» Problem description: Write out the data word for word, taking care that no picture is carried over.

(Short descriptive text snippets)
►

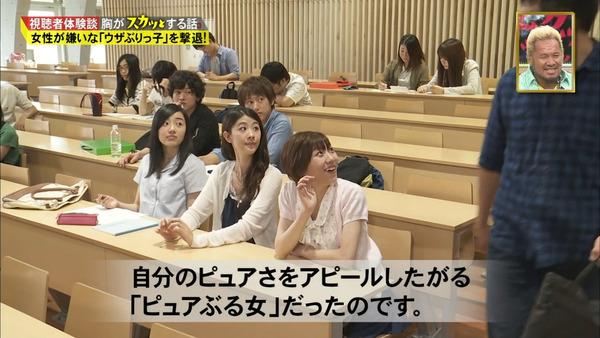 痛快TV スカッとジャパン須田亜香里26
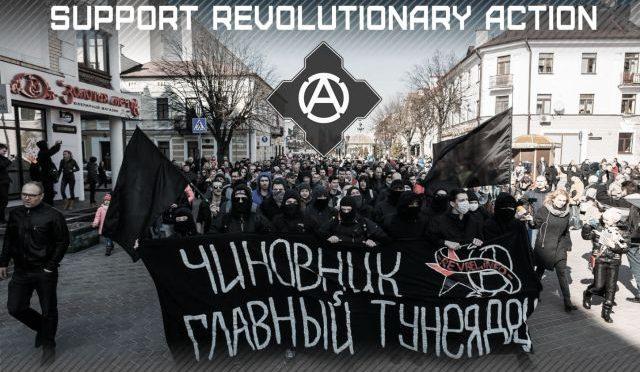 Wezwanie do międzynarodowej solidarności z Rewolucyjną Akcją na Białorusi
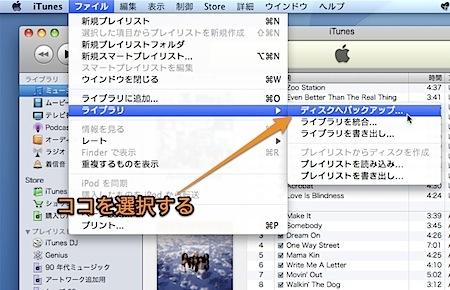 Mac iTunesの曲データをCD・DVDなどのメディアにバックアップする方法 Inforati 1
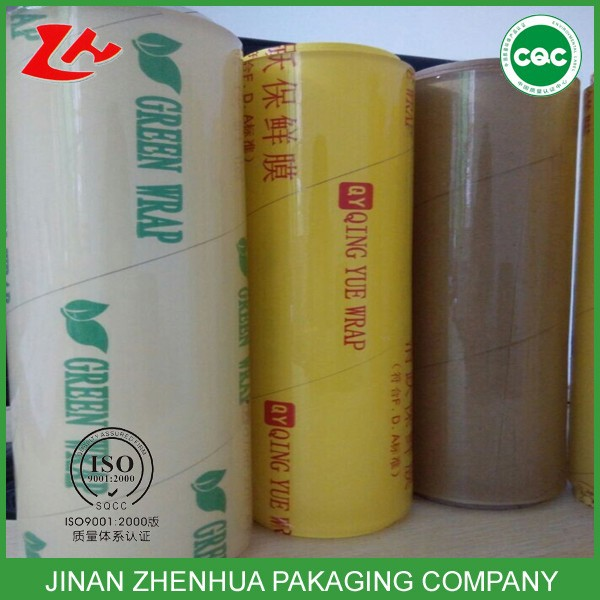 heavy duty plastic wrap cling packaging quality pvc cling film for food wrap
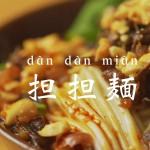 dandanmian_eyecatch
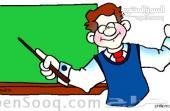 مدرس رياضيات ومتابعة لجميع المراحل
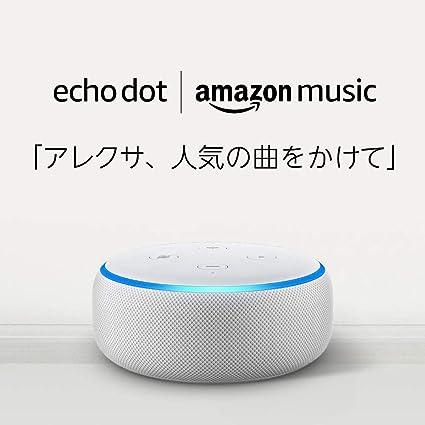 Echo Dot (エコードット)第3世代 - スマートスピーカー with Alexa、サンドストーン + Amazon Music Unlimited(個人プラン6か月分 *以降自動更新)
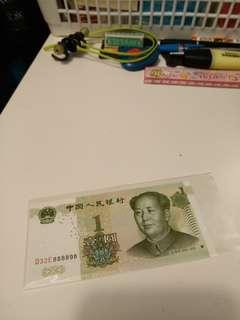 5條8壹圓一元1元1999年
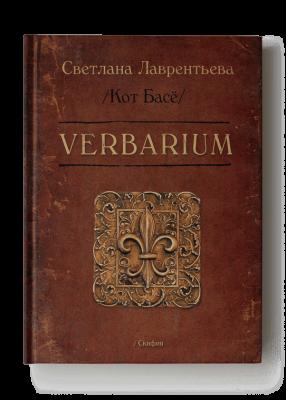 verbarium лаврентьева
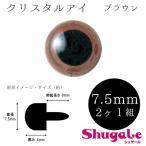 Ǵ�ڡ��ͷ�����ѻ�ࡡ���ꥹ���륢����2��1�ȡ� 7.5mm �֥饦��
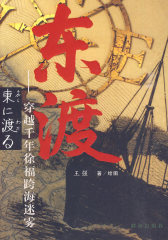 东渡——穿越千年徐福跨海迷雾(试读本)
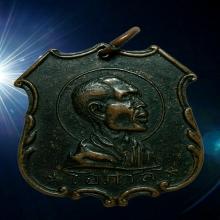 เหรียญหลวงพ่อโอภาสี รุ่น 3 ปี2497 มีราวบันได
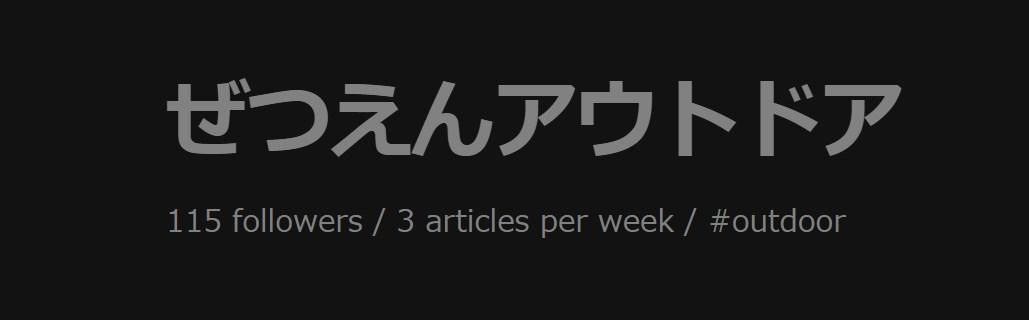 feedly 読者数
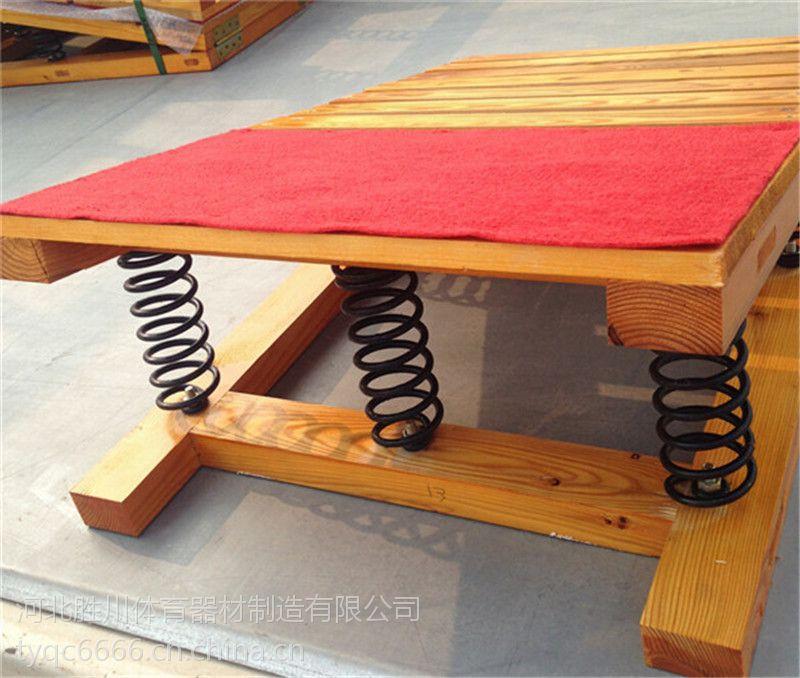 苏州训练器材生产厂家费用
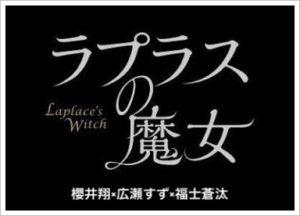 ラプラスの魔女のあらすじ要約!硫化水素の謎は?帯の意味と結末も!1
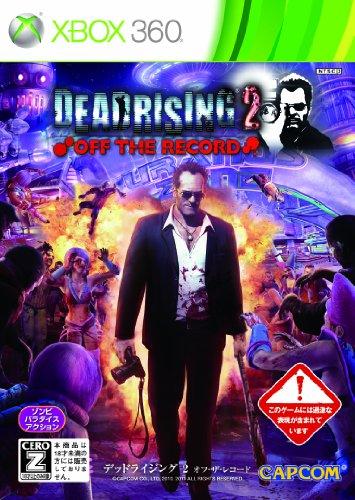 デッドライジング 2 オフ ザ レコード  CERO区分 Z  XBox360 JES1-00172 /  ゲーム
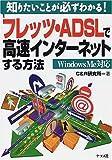 知りたいことが必ずわかる!フレッツ・ADSLで高速インターネットする方法 WindowsMe対応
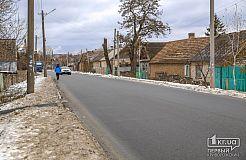 Как выглядит ремонт автодороги в Центрально-Городском районе города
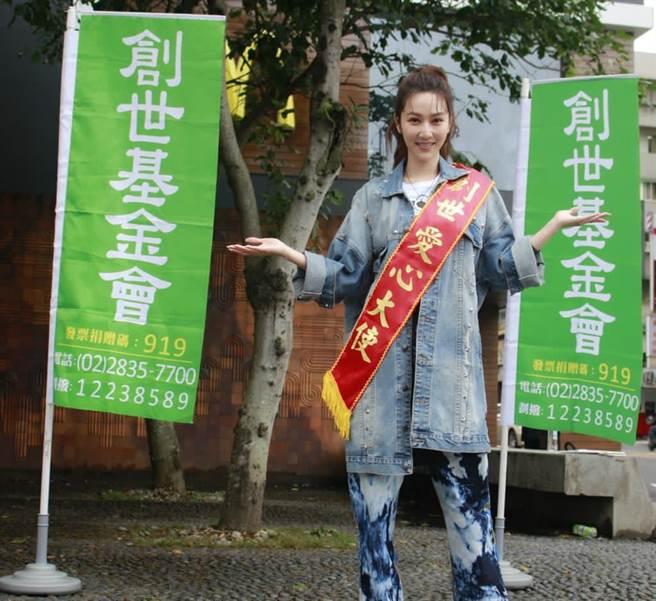 曾莞婷擔任「第31屆寒士尾牙吃飽30」愛心大使。(創世基金會提供)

◄

» Task answer:
 痛快TV スカッとジャパン須田亜香里26
 Wezwanie do międzynarodowej solidarności z Rewolucyjną Akcją na Białorusi
 Mac iTunesの曲データをCD・DVDなどのメディアにバックアップする方法 Inforati 1
 heavy duty plastic wrap cling packaging quality pvc cling film for food wrap
 dandanmian_eyecatch
 مدرس رياضيات ومتابعة لجميع المراحل
 Echo Dot (エコードット)第3世代 - スマートスピーカー with Alexa、サンドストーン + Amazon Music Unlimited(個人プラン6か月分 *以降自動更新)
 5條8壹圓一元1元1999年
 verbarium лаврентьева
 Ǵ�ڡ��ͷ�����ѻ�ࡡ���ꥹ���륢����2��1�ȡ� 7.5mm �֥饦��
 东渡——穿越千年徐福跨海迷雾(试读本)
 เหรียญหลวงพ่อโอภาสี รุ่น 3 ปี2497 มีราวบันได
 feedly 読者数
 苏州训练器材生产厂家费用
 ラプラスの魔女のあらすじ要約!硫化水素の謎は?帯の意味と結末も!1
 デッドライジング 2 オフ ザ レコード  CERO区分 Z  XBox360 JES1-00172 /  ゲーム
 知りたいことが必ずわかる!フレッツ・ADSLで高速インターネットする方法 WindowsMe対応
 Как выглядит ремонт автодороги в Центрально-Городском районе города
 曾莞婷擔任「第31屆寒士尾牙吃飽30」愛心大使。(創世基金會提供)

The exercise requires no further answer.